The algorithm was substantially more accurate to reproduce network characteristics than random graphs. The reconstructed networks reproduced well the assortativity by ward (first– third quartiles observed: 0.54–0.64; synthetic: 0.52–0.64) and the hourly staff and patient contact patterns. Importantly, the observed temporal correlation was also well reproduced (0.39–0.50 vs 0.37–0.44), indicating that our algorithm could recreate a realistic temporal structure. The algorithm consistently recreated unobserved contacts to generate full reconstructed networks for the LTCF.
To conclude, we propose an approach to generate realistic temporal contact networks and reconstruct unobserved contacts from summary statistics computed using individual-level interaction networks. This could be applied and extended to generate contact networks to other HCS using limited empirical data, to subsequently inform individual-based epidemic models.
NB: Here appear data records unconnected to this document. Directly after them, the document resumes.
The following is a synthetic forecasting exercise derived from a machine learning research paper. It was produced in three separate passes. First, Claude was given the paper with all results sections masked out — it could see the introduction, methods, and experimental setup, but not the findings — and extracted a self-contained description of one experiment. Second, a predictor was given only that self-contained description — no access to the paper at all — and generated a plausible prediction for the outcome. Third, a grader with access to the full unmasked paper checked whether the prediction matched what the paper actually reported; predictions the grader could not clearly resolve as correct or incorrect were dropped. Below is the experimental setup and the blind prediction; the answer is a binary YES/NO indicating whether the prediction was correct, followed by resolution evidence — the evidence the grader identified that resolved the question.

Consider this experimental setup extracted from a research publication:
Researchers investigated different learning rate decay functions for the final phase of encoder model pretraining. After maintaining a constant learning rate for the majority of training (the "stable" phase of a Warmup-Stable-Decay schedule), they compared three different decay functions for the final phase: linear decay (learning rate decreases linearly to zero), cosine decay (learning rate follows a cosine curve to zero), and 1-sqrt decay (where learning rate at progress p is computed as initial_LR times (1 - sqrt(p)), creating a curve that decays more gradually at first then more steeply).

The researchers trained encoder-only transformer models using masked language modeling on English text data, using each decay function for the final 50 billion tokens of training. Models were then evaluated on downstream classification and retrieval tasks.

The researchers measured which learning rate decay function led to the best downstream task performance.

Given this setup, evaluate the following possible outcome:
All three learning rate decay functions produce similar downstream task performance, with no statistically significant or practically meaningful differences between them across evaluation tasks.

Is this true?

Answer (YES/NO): NO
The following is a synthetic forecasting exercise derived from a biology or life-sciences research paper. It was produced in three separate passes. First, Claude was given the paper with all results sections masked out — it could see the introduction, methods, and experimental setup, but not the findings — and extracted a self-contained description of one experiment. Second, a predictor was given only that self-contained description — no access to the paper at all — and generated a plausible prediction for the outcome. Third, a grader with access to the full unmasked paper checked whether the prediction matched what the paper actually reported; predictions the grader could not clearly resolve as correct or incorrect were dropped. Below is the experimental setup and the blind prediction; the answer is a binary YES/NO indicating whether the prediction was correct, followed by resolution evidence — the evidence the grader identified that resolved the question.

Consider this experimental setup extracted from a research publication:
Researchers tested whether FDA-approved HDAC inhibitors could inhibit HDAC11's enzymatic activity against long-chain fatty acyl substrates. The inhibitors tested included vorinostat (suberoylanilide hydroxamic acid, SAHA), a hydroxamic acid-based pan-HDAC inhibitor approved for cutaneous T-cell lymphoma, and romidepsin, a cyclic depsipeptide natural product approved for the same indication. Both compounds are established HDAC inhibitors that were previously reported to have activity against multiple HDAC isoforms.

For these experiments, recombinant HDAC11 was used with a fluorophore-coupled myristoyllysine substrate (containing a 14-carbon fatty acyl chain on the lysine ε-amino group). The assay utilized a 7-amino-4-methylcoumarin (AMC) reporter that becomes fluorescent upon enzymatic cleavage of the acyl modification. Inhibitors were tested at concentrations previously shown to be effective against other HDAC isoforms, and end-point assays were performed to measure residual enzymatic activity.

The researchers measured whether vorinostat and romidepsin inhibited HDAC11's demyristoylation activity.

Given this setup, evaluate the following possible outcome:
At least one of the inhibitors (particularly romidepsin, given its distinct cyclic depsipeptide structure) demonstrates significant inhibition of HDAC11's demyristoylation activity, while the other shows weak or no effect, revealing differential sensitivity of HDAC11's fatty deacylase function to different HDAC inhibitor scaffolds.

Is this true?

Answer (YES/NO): NO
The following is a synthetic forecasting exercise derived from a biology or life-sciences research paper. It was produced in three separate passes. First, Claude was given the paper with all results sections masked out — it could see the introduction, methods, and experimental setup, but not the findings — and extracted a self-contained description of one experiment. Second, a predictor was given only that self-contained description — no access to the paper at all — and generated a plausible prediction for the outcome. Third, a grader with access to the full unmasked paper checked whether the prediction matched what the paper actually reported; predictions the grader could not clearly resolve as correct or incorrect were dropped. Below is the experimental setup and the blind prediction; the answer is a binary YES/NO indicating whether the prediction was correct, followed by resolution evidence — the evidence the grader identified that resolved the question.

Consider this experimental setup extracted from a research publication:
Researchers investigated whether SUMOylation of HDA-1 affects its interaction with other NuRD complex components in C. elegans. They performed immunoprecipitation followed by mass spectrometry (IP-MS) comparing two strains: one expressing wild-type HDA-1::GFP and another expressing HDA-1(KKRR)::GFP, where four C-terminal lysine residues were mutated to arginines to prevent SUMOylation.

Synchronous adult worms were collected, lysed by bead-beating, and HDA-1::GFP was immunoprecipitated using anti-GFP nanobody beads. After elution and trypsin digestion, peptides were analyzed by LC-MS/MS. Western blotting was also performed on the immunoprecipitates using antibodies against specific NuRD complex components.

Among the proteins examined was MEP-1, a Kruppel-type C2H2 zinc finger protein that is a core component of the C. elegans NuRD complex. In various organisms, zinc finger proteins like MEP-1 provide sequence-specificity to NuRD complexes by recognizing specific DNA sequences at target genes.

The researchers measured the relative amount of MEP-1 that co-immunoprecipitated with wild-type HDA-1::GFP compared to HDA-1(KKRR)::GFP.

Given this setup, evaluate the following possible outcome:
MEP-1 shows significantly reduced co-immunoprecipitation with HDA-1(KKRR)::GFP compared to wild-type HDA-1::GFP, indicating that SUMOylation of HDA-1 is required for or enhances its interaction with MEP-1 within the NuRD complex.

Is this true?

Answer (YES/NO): YES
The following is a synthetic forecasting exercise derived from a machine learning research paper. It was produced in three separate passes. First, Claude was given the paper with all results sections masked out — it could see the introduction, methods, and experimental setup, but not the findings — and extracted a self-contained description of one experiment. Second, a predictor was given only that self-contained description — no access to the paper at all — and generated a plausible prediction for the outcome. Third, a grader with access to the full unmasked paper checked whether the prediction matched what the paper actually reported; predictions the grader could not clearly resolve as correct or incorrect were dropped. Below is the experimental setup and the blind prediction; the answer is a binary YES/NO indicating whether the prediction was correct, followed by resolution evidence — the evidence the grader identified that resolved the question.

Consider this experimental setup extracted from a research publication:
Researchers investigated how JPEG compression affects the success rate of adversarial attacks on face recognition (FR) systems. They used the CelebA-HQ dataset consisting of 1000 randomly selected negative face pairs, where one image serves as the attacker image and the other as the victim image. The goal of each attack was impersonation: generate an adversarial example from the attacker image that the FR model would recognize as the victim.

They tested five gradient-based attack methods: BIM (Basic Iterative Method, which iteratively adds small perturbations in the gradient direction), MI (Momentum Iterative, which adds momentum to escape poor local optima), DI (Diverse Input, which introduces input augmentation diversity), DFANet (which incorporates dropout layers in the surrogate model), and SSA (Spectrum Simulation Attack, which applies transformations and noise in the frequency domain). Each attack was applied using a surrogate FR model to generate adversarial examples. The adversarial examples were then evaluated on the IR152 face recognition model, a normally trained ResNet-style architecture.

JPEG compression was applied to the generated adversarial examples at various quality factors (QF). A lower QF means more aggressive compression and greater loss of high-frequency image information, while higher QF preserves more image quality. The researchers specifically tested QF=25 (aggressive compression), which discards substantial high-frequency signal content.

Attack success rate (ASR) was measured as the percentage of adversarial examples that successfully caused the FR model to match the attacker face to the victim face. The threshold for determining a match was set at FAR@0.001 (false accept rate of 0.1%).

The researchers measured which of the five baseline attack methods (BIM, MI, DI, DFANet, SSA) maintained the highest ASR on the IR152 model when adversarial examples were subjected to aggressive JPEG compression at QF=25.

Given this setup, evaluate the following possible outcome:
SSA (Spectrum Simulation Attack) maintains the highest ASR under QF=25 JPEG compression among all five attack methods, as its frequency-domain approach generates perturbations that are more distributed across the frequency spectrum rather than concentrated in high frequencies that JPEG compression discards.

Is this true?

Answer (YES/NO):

Author summary Contact networks are the most informative representation of the contact heterogeneity, and therefore infectious disease transmission risk, in small populations. However, the data collection required is costly and complex, usually limited to a few days only and likely to suffer from partially observed data, making the practical integration of networks into models challenging. In this article, we present an approach leveraging empirical individual contact data to stochastically reconstruct realistic temporal networks in healthcare settings. The algorithm accounts for population specificities including the hourly distribution of contact rates between different individuals (staff categories, patients) and the probability for contact repetition between the same individuals. We illustrate and validate this algorithm using a real contact network measured in a long-term care facility. Our approach outperforms random graphs informed by the same data to accurately reproduce observed network characteristics and hourly staff-patient contact patterns. The algorithm recreates unobserved contacts, providing data augmentation for times with missing information. This method should improve the usability and reliability of contact networks, and therefore promote integration of empiric contact data in individual-based models.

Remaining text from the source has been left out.